AI Agent Root Cause Analysis Protocol — Five-Question Drill Adapted from Toyota's 5 Whys
When an AI agent makes a mistake, the instinct is to fix the symptom — add a one-line rule, tell it "don't do that." These patches accumulate, inflate instructions, and the same class of error recurs under different names.
deep-trace breaks that cycle. It's a systematic five-question drill that forces the investigator to trace every error back to its root cause in the instruction/process/design layer — not the symptom layer.
A real production incident. Dispatcher agent sent 7 identical routing requests in 50 seconds to a router that had already responded.

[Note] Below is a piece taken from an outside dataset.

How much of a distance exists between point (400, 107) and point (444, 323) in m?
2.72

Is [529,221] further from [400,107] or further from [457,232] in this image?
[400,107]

| Step | Action | Outcome |
|---|---|---|
| See symptom | "The dispatcher keeps repeating itself" | Filed as "agent misbehavior" |
| Apply fix | Add rule: "Don't send duplicate routing requests" | Rule deployed to dispatcher instructions |
| Verify | Wait. No duplicate burst in the next hour. | ✅ Marked resolved |
| Reality | Two weeks later, a different agent re-executes a completed deployment 5 times. Same root cause, different name. | 🔴 Problem returned |
Why the fix failed: "Don't send duplicate routing requests" is a symptom patch. It silences one symptom in one agent. The root cause — stateless agents re-evaluating from scratch on every trigger event — is untouched. It surfaces elsewhere, wearing a different mask.
| Question | Finding |
|---|---|
| Q1: Facts | Timeline: 7 identical routing requests in 50 seconds, router already responded after #1 |
| Q2: Direct Cause | Dispatcher instructions lacked "before routing, check if this task was already routed." Each trigger event causes dispatcher to restart from scratch — no cross-run state awareness. |
| Q3: Why It Survived | Three specific process gaps: (1) no dedup check step in routing workflow, (2) @mention rules covered silence-prevention but not re-trigger-prevention, (3) no rule "if executor said 'done', don't @mention them again" |
| Q4: Detection Chain | 7-request burst went undetected for 12.75 hours. Detection existed (humans review) but had no real-time component. Every feedback loop treated each request as independent. |
| Q5: Root Pattern | Principle: When a stateless agent is re-triggered by events on the same context and has no cross-run state awareness, it re-evaluates from scratch and may re-execute already-completed actions. Instructions must include a mandatory "check existing results before acting" step. |
Substitution test: Replace "stateless agent" → "[stateless processing unit]", "re-triggered" → "[re-invoked]" — still holds. This is a universal principle, not a dispatcher-specific patch.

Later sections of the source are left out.